Within a liquid, molecules move with respect to one another. That is why liquids flow. What does that mean at the molecular level? It means that the molecules are (on average) moving fast enough to break some, but not all, of the interactions linking them to their neighbors. But let us consider what happens as we remove more and more energy from the system through interactions of the molecules with the container’s walls. With less energy in the system, there is a decrease in the frequency with which molecules have sufficient energy to break the interactions between them, and as a result interactions become more stable. Once most interactions are stable the substance becomes a solid. The temperature at which the material goes from solid to liquid is termed the melting point. A liquid becomes a solid at the freezing point. For water at atmospheric pressure, this is \(0 { }^{\circ}\mathrm{C}\) (or \(273.15 \mathrm{~K}\)). Just like the boiling/condensation point, the temperature does not change appreciably until all the liquid has solidified into ice, or all the ice has melted (\(\rightarrow\)).

Molecular shape and the geometry of the interactions between molecules determine what happens when water (or any other liquid) is cooled and eventually freezes. In the case of frozen water (ice) there are more than 15 types of arrangements of the molecules, ranging from amorphous to various types of crystalline ice. In amorphous ice, the molecules occupy positions that are more or less random with respect to their neighbors; in contrast the molecules in crystalline ice have very specific orientations to one another. The form of ice we are most familiar with is known as Ice Ih, in which the water molecules are organized in a hexagonal, three-dimensional array. Each molecule is linked to four neighboring molecules through hydrogen bonds. This molecular-level structure is reflected at the macroscopic level, which is why snowflakes are hexagonal. Once frozen, the molecules can no longer move with respect to one another because of the bonds between them; the ice is solid and retains it shape, at both the visible and the invisible (molecular) level. However, because we are not at absolute zero (\(0 \mathrm{K}\) or \(-273.15 { }^{\circ}\mathrm{C}\)), the molecules are still vibrating in place.

Now, what would happen if we heated our container transferring energy from the surroundings into the system (the ice)? As energy is added to the ice the water molecules vibrate more and more vigorously and eventually the hydrogen bonding interactions holding the molecules in place are overcome and the molecules become free to move relative to one another other. The ice melts. At this temperature (\(0 { }^{\circ}\mathrm{C, } 273.15 \mathrm{~K}\)) all the energy entering the system is used to overcome intermolecular attractions, rather than increase the speed of molecular motion. If the system is well mixed, the temperature stays at \(0 { }^{\circ}\mathrm{C}\) until all of the ice has melted. Then the temperature starts to rise again as the water molecules, now free to move relative to each other, increase in kinetic energy.
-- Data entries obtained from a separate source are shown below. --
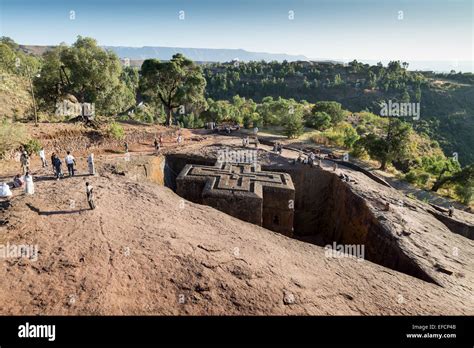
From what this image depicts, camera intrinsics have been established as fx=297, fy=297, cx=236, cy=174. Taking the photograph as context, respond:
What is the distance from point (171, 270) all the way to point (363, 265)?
6.88 m

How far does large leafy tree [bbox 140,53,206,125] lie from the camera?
30.4 m

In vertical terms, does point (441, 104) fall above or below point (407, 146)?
above

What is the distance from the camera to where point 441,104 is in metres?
71.2

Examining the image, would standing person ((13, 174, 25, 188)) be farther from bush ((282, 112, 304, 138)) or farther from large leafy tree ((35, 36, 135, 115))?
bush ((282, 112, 304, 138))

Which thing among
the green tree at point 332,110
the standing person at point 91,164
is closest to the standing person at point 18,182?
the standing person at point 91,164

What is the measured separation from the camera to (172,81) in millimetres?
31719

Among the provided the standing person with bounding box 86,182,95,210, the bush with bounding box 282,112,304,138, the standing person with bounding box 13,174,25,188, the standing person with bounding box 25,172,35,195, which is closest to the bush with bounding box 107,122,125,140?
the standing person with bounding box 13,174,25,188

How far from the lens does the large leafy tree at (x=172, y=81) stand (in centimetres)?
3044

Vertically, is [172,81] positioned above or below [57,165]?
above

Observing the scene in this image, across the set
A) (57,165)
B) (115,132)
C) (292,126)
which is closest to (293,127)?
(292,126)

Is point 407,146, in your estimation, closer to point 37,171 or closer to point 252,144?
point 252,144

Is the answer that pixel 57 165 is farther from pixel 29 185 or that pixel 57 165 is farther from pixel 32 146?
pixel 32 146

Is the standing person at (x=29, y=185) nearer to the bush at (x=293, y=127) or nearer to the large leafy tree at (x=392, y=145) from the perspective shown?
the large leafy tree at (x=392, y=145)
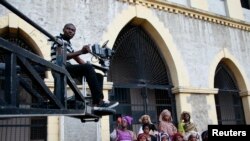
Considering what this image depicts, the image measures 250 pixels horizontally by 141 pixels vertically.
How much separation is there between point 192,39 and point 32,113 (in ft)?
25.1

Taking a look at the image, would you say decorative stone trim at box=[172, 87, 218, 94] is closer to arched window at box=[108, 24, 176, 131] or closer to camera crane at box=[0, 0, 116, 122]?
arched window at box=[108, 24, 176, 131]

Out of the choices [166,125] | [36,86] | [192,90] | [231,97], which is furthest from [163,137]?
[231,97]

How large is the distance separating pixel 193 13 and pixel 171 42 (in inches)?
56.7

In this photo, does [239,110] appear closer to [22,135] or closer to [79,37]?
[79,37]

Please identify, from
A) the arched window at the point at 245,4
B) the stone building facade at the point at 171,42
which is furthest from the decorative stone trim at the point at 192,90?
the arched window at the point at 245,4

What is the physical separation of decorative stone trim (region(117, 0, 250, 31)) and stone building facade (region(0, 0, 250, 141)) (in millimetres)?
27

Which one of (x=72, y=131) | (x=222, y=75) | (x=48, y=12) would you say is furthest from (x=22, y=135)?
(x=222, y=75)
Because of the arrangement of water molecules in Ice Ih, the hexagonal “cages” of water molecules within the crystal have empty space within them. As the hydrogen bonds break, some of the water molecules can now move closer together to fill in these open spaces. The structure of the ice collapses in on itself. This open network of molecules, which is not present in liquid water, means that Ice Ih is less dense than liquid water, which is why it floats on liquid water. We don’t think much of this commonplace observation, but it is quite rare for a solid to be less dense than the corresponding liquid. More typically, materials (particularly gases, but also liquids and solids) expand when heated as a consequence of the increased kinetic energy, making the particles vibrate more vigorously and take up more space.